[Aim of the exercise] Put the lines below into a Markdown table with two columns, Row and Line, giving each line a row number and leaving out the blank lines. Do not include the pictures in the table.

+++

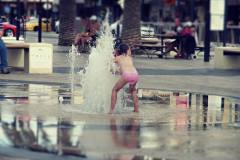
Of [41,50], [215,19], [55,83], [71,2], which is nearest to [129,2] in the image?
[215,19]

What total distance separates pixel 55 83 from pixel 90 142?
9570 millimetres

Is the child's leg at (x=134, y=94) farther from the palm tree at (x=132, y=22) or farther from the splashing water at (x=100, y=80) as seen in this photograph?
the palm tree at (x=132, y=22)

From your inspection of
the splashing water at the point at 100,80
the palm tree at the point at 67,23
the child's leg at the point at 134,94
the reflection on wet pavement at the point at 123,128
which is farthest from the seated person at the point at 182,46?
the child's leg at the point at 134,94

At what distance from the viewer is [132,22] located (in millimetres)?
34438

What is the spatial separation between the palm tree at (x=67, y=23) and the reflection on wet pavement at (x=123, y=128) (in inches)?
814

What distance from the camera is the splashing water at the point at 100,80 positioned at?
51.5 feet

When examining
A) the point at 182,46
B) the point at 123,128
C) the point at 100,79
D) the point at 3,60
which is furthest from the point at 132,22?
the point at 123,128

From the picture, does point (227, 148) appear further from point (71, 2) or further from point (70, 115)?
point (71, 2)

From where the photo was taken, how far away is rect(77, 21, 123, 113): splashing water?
15703 mm

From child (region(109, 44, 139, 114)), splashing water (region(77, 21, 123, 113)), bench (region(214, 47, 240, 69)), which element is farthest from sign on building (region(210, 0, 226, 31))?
child (region(109, 44, 139, 114))

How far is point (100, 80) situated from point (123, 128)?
2.50 m

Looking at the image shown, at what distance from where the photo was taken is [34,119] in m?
14.2

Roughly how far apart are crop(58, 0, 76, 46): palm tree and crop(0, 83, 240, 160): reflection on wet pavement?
20686 mm

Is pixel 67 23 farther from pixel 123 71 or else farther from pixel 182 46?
pixel 123 71
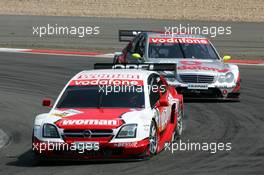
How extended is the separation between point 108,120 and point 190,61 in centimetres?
740

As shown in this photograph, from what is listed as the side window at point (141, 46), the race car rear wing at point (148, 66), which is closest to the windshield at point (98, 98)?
the race car rear wing at point (148, 66)

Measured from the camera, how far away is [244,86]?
21.2 m

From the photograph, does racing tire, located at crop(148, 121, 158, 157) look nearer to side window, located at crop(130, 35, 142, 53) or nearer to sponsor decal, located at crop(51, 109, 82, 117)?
sponsor decal, located at crop(51, 109, 82, 117)

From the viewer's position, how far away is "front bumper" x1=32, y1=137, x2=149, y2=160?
38.5ft

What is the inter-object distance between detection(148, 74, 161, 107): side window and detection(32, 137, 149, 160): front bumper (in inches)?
45.9

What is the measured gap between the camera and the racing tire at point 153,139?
39.7 ft

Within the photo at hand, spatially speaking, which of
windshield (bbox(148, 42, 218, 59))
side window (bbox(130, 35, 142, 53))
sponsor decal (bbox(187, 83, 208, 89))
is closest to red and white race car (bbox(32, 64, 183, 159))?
sponsor decal (bbox(187, 83, 208, 89))

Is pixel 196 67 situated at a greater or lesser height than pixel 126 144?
greater

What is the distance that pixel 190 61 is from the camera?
750 inches

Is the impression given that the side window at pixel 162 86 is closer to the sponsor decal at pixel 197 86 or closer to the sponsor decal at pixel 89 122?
the sponsor decal at pixel 89 122

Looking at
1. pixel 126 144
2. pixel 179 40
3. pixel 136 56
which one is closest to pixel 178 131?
pixel 126 144

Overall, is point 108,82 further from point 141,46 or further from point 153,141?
point 141,46

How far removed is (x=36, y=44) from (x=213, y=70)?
16210 millimetres

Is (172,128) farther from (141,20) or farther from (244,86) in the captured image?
(141,20)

+++

[Solution for this exercise]
| Row | Line |
|---|---|
| 1 | Of [41,50], [215,19], [55,83], [71,2], which is nearest to [129,2] in the image? |
| 2 | [215,19] |
| 3 | What total distance separates pixel 55 83 from pixel 90 142? |
| 4 | 9570 millimetres |
| 5 | Is the child's leg at (x=134, y=94) farther from the palm tree at (x=132, y=22) or farther from the splashing water at (x=100, y=80) as seen in this photograph? |
| 6 | the palm tree at (x=132, y=22) |
| 7 | From your inspection of |
| 8 | the splashing water at the point at 100,80 |
| 9 | the palm tree at the point at 67,23 |
| 10 | the child's leg at the point at 134,94 |
| 11 | the reflection on wet pavement at the point at 123,128 |
| 12 | which is farthest from the seated person at the point at 182,46? |
| 13 | the child's leg at the point at 134,94 |
| 14 | At what distance from the viewer is [132,22] located (in millimetres)? |
| 15 | 34438 |
| 16 | What is the spatial separation between the palm tree at (x=67, y=23) and the reflection on wet pavement at (x=123, y=128) (in inches)? |
| 17 | 814 |
| 18 | What distance from the camera is the splashing water at the point at 100,80 positioned at? |
| 19 | 51.5 feet |
| 20 | When examining |
| 21 | A) the point at 182,46 |
| 22 | B) the point at 123,128 |
| 23 | C) the point at 100,79 |
| 24 | D) the point at 3,60 |
| 25 | which is furthest from the point at 132,22? |
| 26 | the point at 123,128 |
| 27 | From the picture, does point (227, 148) appear further from point (71, 2) or further from point (70, 115)? |
| 28 | point (71, 2) |
| 29 | From where the photo was taken, how far away is rect(77, 21, 123, 113): splashing water? |
| 30 | 15703 mm |
| 31 | From child (region(109, 44, 139, 114)), splashing water (region(77, 21, 123, 113)), bench (region(214, 47, 240, 69)), which element is farthest from sign on building (region(210, 0, 226, 31))? |
| 32 | child (region(109, 44, 139, 114)) |
| 33 | How far is point (100, 80) situated from point (123, 128)? |
| 34 | 2.50 m |
| 35 | Looking at the image shown, at what distance from where the photo was taken is [34,119] in m? |
| 36 | 14.2 |
| 37 | Roughly how far apart are crop(58, 0, 76, 46): palm tree and crop(0, 83, 240, 160): reflection on wet pavement? |
| 38 | 20686 mm |
| 39 | Is pixel 67 23 farther from pixel 123 71 or else farther from pixel 182 46? |
| 40 | pixel 123 71 |
| 41 | How extended is the separation between point 108,120 and point 190,61 in centimetres? |
| 42 | 740 |
| 43 | As shown in this photograph, from what is listed as the side window at point (141, 46), the race car rear wing at point (148, 66), which is closest to the windshield at point (98, 98)? |
| 44 | the race car rear wing at point (148, 66) |
| 45 | Measured from the camera, how far away is [244,86]? |
| 46 | 21.2 m |
| 47 | From the photograph, does racing tire, located at crop(148, 121, 158, 157) look nearer to side window, located at crop(130, 35, 142, 53) or nearer to sponsor decal, located at crop(51, 109, 82, 117)? |
| 48 | sponsor decal, located at crop(51, 109, 82, 117) |
| 49 | From the viewer's position, how far away is "front bumper" x1=32, y1=137, x2=149, y2=160? |
| 50 | 38.5ft |
| 51 | What is the inter-object distance between detection(148, 74, 161, 107): side window and detection(32, 137, 149, 160): front bumper (in inches)? |
| 52 | 45.9 |
| 53 | What is the measured gap between the camera and the racing tire at point 153,139? |
| 54 | 39.7 ft |
| 55 | Within the photo at hand, spatially speaking, which of |
| 56 | windshield (bbox(148, 42, 218, 59)) |
| 57 | side window (bbox(130, 35, 142, 53)) |
| 58 | sponsor decal (bbox(187, 83, 208, 89)) |
| 59 | is closest to red and white race car (bbox(32, 64, 183, 159))? |
| 60 | sponsor decal (bbox(187, 83, 208, 89)) |
| 61 | Is pixel 196 67 situated at a greater or lesser height than pixel 126 144? |
| 62 | greater |
| 63 | What is the distance that pixel 190 61 is from the camera? |
| 64 | 750 inches |
| 65 | Is the impression given that the side window at pixel 162 86 is closer to the sponsor decal at pixel 197 86 or closer to the sponsor decal at pixel 89 122? |
| 66 | the sponsor decal at pixel 89 122 |
| 67 | Looking at |
| 68 | 1. pixel 126 144 |
| 69 | 2. pixel 179 40 |
| 70 | 3. pixel 136 56 |
| 71 | which one is closest to pixel 178 131? |
| 72 | pixel 126 144 |
| 73 | Overall, is point 108,82 further from point 141,46 or further from point 153,141? |
| 74 | point 141,46 |
| 75 | How far removed is (x=36, y=44) from (x=213, y=70)? |
| 76 | 16210 millimetres |
| 77 | Is (172,128) farther from (141,20) or farther from (244,86) in the captured image? |
| 78 | (141,20) |